Exercise prompt — In the text on FAA air traffic controller hiring, how many aviation-degree-granting colleges and universities had the FAA partnered with before May 2013?

Text provided —
========

By William Hamilton
Americans like to think we are a nation of “laws” passed by our elected representatives. We also like to think the Federal Aviation Administration (FAA) puts the safety of the flying public ahead of all other considerations. But the pending, class-action law suit of Brigida vs. the U.S. Department of Transportation shows that, in reality, we are now a nation of “regulations” promulgated by bureaucrats who value “diversity” in hiring over aviation safety.
Background: Prior to May of 2013, in order to find highly qualified air traffic control applicants, the FAA partnered with 36 aviation-degree-granting colleges and universities to help the FAA find highly qualified candidates to take the FAA air traffic controller qualification exam. But the Obama Administration ended that partnership in May, 2013, when it announced that graduates with college degrees in air traffic control (ATC) were no longer eligible to apply to be air traffic controllers.
Instead, the FAA announced its preference to have high school graduates take a “biographical” background examination upon the satisfactory completion of which, the FAA would decide who gets to take the air traffic controller entrance exam. But the questions in the bio-exam were designed to identify those who grew up in urban, minority environments, rather than to identify those who might have an aptitude for air traffic control.

========

Record list —
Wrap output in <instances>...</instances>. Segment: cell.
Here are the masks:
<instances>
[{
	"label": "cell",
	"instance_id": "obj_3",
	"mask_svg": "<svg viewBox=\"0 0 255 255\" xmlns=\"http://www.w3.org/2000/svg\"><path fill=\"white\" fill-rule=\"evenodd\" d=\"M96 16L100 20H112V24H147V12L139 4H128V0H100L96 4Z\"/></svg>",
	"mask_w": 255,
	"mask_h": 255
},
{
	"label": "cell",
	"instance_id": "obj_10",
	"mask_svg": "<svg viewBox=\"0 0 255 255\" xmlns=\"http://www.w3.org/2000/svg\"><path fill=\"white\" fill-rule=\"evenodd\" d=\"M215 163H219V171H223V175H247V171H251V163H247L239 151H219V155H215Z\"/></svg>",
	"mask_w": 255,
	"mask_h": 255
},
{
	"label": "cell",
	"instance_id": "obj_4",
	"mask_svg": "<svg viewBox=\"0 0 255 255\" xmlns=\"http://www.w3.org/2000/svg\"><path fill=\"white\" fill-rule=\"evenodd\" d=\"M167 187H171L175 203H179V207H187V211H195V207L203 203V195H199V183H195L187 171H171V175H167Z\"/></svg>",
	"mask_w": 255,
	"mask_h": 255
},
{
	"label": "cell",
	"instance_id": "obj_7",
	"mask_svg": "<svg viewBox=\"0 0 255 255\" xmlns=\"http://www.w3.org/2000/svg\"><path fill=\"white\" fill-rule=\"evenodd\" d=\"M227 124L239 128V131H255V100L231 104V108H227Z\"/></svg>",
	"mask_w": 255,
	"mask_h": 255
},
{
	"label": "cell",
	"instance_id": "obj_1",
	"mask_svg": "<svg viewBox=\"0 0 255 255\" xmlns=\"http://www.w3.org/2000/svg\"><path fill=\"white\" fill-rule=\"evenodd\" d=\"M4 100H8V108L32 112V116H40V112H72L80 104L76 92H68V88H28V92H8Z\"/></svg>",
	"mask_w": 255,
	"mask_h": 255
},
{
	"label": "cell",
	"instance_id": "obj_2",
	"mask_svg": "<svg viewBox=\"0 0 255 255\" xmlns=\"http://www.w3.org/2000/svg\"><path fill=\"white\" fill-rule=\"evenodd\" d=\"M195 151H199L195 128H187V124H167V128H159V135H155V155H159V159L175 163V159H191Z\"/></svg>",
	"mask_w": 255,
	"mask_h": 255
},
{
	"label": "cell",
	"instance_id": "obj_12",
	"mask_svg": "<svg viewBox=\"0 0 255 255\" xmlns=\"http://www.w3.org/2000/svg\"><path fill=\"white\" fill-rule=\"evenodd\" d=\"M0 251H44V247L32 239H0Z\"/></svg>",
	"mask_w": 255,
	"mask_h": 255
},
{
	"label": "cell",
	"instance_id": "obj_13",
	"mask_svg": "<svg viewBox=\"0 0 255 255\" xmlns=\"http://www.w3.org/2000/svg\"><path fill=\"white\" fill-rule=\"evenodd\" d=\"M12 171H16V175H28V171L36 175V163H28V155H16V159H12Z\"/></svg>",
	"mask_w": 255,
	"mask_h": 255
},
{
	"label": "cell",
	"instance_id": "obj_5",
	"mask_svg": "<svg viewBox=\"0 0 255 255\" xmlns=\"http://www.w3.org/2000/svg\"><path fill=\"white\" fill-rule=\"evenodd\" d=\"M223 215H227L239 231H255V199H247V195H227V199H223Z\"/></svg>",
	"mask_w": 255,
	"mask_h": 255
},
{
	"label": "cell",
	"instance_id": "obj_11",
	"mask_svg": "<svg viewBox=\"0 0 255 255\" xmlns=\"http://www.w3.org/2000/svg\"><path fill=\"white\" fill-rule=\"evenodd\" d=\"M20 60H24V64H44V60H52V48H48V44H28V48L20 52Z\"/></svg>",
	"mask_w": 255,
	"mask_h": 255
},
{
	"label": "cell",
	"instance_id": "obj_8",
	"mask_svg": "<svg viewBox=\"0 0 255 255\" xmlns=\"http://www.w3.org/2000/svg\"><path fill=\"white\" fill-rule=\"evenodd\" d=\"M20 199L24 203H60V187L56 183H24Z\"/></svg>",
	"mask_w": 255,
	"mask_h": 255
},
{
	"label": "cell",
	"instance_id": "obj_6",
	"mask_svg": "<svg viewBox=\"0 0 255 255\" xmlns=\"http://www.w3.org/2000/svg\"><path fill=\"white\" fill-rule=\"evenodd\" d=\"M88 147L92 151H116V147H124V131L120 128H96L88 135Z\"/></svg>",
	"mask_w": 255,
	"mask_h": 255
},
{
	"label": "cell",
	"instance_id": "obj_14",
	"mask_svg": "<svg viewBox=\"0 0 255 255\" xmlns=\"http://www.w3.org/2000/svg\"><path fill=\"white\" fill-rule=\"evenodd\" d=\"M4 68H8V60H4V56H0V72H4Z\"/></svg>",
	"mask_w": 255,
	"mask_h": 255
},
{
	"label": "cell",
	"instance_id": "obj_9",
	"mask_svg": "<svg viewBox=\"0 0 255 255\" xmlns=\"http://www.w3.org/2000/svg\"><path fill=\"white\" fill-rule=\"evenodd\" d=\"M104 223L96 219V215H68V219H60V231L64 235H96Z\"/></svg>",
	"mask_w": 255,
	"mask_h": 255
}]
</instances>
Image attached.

========

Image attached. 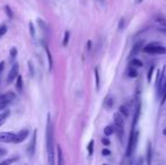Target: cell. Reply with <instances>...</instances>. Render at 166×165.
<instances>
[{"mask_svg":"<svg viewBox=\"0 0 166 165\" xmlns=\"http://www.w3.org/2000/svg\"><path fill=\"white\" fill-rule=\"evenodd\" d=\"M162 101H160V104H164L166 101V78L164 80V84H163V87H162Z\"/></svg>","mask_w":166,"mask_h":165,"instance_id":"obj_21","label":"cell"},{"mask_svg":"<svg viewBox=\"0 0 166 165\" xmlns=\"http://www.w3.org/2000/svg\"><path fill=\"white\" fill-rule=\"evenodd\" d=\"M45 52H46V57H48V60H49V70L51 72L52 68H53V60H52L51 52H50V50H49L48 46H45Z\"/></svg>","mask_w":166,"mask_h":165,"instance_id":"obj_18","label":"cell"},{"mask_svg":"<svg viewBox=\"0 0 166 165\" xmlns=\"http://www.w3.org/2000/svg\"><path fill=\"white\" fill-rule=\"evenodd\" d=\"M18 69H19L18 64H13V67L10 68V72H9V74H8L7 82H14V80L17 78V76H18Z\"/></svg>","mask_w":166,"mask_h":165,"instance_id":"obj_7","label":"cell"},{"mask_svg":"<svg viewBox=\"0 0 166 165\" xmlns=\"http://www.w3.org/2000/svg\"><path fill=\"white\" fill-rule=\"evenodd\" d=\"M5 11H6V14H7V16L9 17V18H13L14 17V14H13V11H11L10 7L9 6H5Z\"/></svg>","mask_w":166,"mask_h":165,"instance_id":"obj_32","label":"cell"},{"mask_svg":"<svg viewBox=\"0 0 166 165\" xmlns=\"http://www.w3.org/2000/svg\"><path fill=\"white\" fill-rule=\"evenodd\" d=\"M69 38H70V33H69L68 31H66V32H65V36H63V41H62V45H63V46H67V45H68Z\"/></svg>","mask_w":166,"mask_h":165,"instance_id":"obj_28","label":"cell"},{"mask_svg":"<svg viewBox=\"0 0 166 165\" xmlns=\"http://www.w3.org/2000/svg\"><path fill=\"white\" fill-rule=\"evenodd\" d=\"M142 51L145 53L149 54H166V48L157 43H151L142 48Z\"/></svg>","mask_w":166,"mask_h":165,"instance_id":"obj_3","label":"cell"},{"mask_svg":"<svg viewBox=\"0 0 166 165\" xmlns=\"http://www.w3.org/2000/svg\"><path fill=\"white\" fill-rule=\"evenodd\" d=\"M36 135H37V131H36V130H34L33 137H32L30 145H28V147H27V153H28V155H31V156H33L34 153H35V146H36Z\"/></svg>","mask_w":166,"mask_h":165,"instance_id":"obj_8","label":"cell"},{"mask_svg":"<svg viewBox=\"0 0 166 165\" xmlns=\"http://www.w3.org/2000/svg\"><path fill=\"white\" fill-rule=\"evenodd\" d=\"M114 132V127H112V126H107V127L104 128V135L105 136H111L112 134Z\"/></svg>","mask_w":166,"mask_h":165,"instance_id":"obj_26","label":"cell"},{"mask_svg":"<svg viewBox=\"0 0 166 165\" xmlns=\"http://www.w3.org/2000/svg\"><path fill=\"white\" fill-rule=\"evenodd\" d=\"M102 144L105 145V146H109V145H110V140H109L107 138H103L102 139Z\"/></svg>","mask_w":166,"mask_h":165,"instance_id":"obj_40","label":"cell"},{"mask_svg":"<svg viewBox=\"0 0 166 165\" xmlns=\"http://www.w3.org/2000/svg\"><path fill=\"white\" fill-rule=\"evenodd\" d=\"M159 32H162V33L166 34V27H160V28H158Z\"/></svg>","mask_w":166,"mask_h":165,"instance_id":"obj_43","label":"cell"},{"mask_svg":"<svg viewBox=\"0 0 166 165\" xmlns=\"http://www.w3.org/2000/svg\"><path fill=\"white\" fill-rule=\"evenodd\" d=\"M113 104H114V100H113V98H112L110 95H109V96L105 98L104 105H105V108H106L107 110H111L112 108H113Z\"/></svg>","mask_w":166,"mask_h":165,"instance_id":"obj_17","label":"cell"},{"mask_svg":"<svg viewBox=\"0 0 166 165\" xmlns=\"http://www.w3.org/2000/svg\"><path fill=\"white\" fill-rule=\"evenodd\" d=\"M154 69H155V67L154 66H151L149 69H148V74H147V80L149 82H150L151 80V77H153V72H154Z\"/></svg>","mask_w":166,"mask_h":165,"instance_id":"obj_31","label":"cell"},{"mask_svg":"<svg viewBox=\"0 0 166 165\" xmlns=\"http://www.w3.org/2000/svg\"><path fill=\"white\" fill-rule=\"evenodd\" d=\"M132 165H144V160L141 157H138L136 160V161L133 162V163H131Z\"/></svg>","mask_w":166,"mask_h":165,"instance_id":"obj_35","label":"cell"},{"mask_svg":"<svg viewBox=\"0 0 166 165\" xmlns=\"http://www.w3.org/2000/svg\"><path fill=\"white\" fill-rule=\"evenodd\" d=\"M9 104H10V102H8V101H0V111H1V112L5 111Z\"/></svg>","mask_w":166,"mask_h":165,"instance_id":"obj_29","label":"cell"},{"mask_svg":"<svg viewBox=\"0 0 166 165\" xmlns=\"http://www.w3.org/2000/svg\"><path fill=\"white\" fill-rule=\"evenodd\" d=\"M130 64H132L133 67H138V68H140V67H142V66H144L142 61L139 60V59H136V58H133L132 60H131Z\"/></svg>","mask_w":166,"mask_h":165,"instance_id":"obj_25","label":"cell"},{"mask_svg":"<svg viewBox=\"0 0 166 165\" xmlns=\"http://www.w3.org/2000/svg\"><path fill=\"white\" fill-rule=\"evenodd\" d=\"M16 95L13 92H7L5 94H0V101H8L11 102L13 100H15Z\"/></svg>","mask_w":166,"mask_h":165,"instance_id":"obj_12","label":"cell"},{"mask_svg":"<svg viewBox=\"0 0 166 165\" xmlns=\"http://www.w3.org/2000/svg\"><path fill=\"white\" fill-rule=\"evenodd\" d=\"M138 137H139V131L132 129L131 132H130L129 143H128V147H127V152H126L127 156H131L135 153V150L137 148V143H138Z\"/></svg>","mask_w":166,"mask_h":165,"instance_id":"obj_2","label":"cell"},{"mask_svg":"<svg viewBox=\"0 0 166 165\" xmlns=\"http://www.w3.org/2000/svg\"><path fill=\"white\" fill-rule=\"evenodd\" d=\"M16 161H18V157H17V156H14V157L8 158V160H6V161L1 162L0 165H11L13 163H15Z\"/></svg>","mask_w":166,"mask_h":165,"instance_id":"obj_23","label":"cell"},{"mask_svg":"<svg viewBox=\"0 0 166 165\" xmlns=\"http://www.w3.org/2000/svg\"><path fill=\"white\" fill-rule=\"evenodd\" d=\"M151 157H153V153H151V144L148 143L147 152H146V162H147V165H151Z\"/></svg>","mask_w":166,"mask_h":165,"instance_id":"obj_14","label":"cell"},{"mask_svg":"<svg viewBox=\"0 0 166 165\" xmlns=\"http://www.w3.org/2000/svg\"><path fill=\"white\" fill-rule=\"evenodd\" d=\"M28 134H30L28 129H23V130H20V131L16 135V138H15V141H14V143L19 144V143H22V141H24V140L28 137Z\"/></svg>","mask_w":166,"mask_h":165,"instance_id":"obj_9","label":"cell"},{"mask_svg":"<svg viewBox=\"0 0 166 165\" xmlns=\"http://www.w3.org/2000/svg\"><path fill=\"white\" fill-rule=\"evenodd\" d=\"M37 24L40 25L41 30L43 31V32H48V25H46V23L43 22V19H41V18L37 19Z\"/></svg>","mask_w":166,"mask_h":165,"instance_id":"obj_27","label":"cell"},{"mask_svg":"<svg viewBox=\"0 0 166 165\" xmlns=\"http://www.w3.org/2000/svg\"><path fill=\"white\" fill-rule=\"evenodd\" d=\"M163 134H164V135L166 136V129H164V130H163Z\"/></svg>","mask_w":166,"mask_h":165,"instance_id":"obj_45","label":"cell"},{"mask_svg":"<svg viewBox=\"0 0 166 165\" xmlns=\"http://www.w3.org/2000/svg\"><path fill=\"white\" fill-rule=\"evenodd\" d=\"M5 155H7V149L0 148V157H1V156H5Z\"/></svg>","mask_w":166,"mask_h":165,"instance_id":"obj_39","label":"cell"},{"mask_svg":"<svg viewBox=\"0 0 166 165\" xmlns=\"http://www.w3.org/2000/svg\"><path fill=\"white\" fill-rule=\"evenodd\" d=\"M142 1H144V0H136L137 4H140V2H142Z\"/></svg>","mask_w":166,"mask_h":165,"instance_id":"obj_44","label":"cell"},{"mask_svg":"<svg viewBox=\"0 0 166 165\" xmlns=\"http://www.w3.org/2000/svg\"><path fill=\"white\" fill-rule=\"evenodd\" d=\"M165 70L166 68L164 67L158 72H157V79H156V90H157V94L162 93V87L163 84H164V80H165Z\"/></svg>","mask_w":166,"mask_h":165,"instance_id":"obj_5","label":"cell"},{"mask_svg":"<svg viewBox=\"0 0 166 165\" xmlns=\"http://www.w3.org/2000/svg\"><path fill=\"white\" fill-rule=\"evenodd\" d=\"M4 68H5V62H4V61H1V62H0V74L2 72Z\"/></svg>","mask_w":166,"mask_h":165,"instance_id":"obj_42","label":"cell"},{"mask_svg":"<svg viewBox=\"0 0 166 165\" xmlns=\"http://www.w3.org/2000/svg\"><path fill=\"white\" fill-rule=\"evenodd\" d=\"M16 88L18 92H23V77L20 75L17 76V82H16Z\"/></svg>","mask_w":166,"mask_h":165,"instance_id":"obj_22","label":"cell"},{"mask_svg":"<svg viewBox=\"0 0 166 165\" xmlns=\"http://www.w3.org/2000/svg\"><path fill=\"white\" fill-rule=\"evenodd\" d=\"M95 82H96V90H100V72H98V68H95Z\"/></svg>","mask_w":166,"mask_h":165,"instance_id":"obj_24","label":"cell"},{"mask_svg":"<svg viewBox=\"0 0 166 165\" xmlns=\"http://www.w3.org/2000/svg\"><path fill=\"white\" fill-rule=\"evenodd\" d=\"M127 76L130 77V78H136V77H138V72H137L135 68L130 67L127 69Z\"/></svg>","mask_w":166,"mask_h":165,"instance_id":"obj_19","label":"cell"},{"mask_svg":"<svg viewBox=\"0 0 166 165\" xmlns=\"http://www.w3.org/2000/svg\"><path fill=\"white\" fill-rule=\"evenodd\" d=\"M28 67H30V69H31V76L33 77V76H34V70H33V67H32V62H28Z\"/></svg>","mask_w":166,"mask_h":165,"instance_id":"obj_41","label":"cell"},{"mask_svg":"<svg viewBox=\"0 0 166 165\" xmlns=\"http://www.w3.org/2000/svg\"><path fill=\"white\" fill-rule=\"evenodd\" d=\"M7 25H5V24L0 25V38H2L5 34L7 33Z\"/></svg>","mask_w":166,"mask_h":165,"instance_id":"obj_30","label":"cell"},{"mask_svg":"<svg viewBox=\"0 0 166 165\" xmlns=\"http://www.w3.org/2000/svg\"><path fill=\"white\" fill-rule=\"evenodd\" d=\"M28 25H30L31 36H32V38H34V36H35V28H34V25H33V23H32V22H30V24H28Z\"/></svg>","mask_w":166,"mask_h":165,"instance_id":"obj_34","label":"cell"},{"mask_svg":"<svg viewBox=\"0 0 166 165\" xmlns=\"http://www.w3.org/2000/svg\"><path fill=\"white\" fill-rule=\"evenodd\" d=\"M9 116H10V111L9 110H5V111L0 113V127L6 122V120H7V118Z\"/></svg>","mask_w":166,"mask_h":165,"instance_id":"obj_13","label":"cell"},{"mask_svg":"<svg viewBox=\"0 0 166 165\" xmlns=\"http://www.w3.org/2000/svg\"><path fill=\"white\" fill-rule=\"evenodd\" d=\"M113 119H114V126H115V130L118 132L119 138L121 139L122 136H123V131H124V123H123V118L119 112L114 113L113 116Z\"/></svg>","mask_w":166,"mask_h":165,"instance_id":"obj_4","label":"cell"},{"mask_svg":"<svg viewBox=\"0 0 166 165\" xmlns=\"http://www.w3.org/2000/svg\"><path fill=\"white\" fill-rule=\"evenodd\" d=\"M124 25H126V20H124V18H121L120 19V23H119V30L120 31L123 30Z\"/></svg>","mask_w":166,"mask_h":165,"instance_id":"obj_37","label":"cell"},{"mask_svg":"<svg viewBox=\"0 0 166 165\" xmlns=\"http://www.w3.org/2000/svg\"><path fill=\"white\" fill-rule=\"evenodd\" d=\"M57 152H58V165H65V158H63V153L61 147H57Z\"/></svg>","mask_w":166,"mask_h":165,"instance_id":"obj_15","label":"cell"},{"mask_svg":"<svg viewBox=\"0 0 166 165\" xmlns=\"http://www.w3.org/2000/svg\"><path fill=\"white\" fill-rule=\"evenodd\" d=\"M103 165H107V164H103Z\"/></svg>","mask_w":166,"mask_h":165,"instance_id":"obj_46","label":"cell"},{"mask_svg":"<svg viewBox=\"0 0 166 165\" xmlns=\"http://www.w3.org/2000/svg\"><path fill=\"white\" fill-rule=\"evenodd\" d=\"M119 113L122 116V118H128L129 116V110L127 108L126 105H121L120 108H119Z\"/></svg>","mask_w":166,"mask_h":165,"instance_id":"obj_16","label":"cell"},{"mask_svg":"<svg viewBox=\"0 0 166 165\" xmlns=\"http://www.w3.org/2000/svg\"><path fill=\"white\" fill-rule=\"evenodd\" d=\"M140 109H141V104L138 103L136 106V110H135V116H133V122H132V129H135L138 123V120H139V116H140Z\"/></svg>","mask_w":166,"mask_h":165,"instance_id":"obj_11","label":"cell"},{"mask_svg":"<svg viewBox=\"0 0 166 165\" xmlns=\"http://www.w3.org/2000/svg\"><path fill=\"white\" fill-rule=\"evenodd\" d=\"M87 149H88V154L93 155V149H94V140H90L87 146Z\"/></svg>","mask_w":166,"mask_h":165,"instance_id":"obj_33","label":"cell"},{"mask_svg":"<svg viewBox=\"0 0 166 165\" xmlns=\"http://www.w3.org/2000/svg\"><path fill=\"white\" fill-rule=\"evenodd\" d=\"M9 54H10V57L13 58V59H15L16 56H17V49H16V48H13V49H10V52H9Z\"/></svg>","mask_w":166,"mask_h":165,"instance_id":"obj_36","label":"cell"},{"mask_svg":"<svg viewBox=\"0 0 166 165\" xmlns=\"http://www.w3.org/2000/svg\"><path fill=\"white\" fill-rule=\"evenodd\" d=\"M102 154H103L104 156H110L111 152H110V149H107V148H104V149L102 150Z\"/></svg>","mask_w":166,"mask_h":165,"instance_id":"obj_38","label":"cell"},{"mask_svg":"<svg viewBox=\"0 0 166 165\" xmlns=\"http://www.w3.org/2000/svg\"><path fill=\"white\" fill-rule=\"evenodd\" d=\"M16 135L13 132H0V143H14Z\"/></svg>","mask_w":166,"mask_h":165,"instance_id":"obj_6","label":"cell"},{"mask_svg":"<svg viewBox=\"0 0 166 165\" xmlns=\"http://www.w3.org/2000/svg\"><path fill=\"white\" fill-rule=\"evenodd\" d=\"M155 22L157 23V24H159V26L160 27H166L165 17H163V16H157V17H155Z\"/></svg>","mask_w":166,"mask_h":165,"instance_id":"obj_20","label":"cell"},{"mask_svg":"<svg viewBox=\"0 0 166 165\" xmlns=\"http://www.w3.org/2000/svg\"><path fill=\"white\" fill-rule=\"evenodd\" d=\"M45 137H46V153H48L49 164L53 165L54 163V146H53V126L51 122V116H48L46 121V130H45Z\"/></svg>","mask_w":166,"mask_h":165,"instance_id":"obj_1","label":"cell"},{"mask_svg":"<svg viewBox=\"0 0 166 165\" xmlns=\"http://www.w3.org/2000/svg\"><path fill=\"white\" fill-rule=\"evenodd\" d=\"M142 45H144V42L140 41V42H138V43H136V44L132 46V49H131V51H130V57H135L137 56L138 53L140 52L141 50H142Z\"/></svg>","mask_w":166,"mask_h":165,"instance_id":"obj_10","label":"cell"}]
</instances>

========

Result — 36